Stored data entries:
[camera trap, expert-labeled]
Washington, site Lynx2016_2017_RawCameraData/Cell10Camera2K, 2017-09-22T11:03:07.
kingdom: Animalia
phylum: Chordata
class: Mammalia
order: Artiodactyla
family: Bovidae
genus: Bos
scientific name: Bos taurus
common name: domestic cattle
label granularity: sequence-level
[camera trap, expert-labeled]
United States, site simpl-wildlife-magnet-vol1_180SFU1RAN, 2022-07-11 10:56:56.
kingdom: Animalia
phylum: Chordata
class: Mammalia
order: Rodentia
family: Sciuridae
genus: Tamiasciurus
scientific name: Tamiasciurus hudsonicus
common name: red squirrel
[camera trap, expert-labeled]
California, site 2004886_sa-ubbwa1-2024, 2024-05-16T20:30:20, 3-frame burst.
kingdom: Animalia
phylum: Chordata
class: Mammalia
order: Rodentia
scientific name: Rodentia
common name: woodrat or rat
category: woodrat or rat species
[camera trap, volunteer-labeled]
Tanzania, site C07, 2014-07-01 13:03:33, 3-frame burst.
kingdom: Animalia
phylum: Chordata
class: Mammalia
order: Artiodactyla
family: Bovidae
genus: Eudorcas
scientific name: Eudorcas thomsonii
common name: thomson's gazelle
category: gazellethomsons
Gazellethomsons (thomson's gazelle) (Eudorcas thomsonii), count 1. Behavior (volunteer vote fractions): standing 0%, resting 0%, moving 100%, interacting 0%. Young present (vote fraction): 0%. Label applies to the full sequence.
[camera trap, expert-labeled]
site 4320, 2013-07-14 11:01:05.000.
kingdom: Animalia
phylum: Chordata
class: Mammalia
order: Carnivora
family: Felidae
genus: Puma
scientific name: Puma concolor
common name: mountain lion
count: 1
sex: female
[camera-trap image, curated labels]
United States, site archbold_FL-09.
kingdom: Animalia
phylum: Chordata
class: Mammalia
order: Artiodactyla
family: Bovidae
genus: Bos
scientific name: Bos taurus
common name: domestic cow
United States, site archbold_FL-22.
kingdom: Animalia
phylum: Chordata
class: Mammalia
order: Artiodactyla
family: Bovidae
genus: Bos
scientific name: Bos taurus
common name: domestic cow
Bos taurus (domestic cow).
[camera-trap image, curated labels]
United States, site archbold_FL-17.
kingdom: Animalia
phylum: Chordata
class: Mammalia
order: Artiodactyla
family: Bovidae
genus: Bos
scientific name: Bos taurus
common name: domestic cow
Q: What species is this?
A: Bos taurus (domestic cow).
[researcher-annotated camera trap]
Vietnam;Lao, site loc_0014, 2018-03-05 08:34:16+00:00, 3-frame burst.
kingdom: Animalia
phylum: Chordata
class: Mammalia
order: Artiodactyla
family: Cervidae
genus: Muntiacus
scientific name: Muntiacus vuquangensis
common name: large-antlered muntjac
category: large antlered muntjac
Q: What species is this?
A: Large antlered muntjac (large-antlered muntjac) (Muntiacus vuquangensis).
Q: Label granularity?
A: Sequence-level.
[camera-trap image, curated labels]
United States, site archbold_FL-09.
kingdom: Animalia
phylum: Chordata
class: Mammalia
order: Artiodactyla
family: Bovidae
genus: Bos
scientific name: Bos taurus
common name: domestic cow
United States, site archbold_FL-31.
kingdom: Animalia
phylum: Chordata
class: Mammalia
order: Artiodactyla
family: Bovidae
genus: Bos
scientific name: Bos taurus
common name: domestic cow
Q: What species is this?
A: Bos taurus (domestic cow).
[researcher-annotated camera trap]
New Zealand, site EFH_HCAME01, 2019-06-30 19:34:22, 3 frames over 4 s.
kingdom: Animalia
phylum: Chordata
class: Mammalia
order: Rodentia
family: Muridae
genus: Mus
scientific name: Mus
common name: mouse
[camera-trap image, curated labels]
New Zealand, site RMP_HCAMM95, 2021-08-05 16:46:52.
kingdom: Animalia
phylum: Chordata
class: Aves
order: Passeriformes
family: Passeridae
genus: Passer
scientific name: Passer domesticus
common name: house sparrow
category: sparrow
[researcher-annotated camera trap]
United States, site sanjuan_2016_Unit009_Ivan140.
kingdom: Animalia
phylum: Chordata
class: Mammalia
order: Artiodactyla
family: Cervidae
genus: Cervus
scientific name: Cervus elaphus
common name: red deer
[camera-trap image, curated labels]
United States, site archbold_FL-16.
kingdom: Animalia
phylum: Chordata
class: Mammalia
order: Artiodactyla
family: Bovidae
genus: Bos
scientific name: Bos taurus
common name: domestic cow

*Work to complete*
Whenever a line of the entries contains the string "level", copy that line.

*Reply*
label granularity: sequence-level
A: Sequence-level.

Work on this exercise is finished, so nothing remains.